- Work to do
**1.** Using the weekly market note, decide whether each statement agrees with it. Give yes or no for each, with the note's deciding words quoted exactly. (a) IBM had its worst day in 25 years. (b) Growth sectors outperformed defensive ones. (c) The 10-year yield rose above 4%.
**2.** From the weekly market note, duplicate word for word the part starting with "All Happening on" and going on through "through multiple narratives.".

- Source excerpt
-- START --
All Happening on the Everything Front
A weekly look at what matters and how to trade it. (March 2nd)
We are only two months into the year, and the market has already burned through multiple narratives.
The AI “scare trade” returned with force, and this time it wasn’t contained to speculative corners. A dystopian thought exercise from Citrini Research metastasised into a broad de-risking event, reinforcing a pattern that has defined 2026: anything perceived as capital-light, labour-dependent, or digitally exposed gets sold on the open. The selling was mechanical and reflexive, and by Monday’s close, it had already done its damage. IBM posted its worst day in 25 years. Payments, wealth managers, asset-light logistics — all swept into the same narrative vortex.
The more important signal was the shift in leadership.
Defensive sectors outperformed decisively. Utilities, staples and healthcare attracted capital in what looked less like a tactical rotation and more like a regime hedge. Goldman Sachs’ HALO basket (heavy assets, low obsolescence) has now outperformed capital-light peers by roughly 35% year-to-date. The market is increasingly rewarding tangible asset bases and pricing power over growth narratives tied to human or digital capital.
Even Nvidia could not arrest the drift. Strong headline numbers were met with indifference, and then outright selling. The stock trades at a multiple that would typically signal value relative to its growth profile, yet the marginal buyer is demanding proof that AI capex is durable. The burden has shifted from “how big can this get?” to “how long can this last?” When the market stops celebrating beats and starts interrogating sustainability, leadership fatigue is setting in.
Financials layered on their own stress. Private credit cracks widened, dividends were cut, redemption gates tightened, and the KBW Bank Index logged its worst drop since April’s turmoil. Credit spreads moved with it. Dimon’s “cockroaches” analogy resurfaced, and whether justified or not, the perception of latent balance-sheet risk was enough to tilt flows further defensive. The quiet storm in private markets is now visible enough to influence public ones.
Macro provided little relief. PPI printed hot, services inflation remains sticky, and Fed commentary stayed aligned with a prolonged hold. Rate-cut expectations remain clustered in September and December, but the path there looks less certain. The tariff workaround from the White House complicates the disinflation story further, reinforcing the sense that monetary policy is on pause rather than pivoting.
Cross-asset confirmation was clear. The dollar stabilised. Meanwhile, the 10-year yield breaking below 4% marked a flight-to-quality move. Bond options activity targeting sub-3.8% yields reinforced the idea that hedges are being layered.
All of last week’s events were capped by a weekend of major escalations in the Middle East. That creates the central focus for our writing and thoughts this week. So…
Let’s get into the guide to trades moving markets, where things stand and where they may be heading.
“The Mechanics of Middle East Oil Risk”
“Oil Scenario Analysis”
“The Haven Bid”
“NVDA’s Changing Tone”
“EM Bears Are Extinct”
The Mechanics of Middle East Oil Risk
Geopolitics has returned to its familiar setting. The so-called Gulf of Nothing Ever Happens is once again being asked to matter for oil markets. It occasionally does. When it does, it matters quickly.
-- END --
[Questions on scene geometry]
-- START --
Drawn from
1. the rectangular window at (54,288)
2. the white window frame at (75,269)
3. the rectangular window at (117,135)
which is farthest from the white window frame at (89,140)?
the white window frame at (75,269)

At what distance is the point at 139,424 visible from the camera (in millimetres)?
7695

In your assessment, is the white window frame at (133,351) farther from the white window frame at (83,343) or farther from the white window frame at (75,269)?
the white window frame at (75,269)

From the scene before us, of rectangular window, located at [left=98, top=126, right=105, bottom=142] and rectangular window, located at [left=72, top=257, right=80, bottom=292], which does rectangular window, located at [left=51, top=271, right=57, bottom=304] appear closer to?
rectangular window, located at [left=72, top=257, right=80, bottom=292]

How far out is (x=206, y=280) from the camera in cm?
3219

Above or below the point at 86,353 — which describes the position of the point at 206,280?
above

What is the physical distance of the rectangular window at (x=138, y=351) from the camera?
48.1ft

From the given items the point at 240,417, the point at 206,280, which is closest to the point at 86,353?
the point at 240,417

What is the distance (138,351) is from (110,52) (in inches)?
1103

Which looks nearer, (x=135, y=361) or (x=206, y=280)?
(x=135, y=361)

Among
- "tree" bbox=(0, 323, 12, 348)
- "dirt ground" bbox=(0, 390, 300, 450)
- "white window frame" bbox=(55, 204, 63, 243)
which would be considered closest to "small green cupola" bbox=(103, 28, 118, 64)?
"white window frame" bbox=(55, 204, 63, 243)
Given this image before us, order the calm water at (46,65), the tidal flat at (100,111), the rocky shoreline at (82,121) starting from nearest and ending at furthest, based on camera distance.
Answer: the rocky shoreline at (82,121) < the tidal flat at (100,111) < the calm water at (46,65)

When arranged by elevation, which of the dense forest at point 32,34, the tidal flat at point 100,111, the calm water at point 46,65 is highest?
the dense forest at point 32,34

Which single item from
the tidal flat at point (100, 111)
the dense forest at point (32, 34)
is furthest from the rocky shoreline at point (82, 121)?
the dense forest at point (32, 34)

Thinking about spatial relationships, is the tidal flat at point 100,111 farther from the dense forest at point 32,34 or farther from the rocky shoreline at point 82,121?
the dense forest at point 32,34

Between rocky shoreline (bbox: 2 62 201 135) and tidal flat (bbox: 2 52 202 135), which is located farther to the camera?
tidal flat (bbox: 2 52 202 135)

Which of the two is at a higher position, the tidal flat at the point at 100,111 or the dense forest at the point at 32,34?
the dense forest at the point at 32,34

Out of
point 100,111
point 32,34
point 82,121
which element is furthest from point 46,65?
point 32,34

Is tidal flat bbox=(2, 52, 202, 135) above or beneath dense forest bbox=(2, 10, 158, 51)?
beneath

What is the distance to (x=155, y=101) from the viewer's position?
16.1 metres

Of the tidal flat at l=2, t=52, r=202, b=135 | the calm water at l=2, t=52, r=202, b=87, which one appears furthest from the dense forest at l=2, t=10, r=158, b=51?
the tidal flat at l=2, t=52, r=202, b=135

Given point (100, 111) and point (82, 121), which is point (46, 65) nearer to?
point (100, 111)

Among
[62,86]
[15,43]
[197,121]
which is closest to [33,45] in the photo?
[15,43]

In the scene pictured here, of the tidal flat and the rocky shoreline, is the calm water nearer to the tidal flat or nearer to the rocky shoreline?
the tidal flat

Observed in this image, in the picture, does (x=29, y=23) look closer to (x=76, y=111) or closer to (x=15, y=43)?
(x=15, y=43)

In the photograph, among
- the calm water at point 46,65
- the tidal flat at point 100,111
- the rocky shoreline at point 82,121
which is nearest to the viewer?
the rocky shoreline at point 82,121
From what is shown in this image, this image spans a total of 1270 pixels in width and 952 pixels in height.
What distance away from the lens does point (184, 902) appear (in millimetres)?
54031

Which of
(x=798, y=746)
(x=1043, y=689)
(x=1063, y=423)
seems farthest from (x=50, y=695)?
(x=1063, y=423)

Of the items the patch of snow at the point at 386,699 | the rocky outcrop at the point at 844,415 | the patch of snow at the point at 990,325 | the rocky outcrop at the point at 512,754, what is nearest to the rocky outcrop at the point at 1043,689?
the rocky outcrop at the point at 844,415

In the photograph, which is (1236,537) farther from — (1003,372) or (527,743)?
-- END --
- Correct answers
**1.**
(a) Yes: "IBM posted its worst day in 25 years."
(b) No: "Defensive sectors outperformed decisively."
(c) No: "the 10-year yield breaking below 4% marked a flight-to-quality move."

**2.**
All Happening on the Everything Front
A weekly look at what matters and how to trade it. (March 2nd)
We are only two months into the year, and the market has already burned through multiple narratives.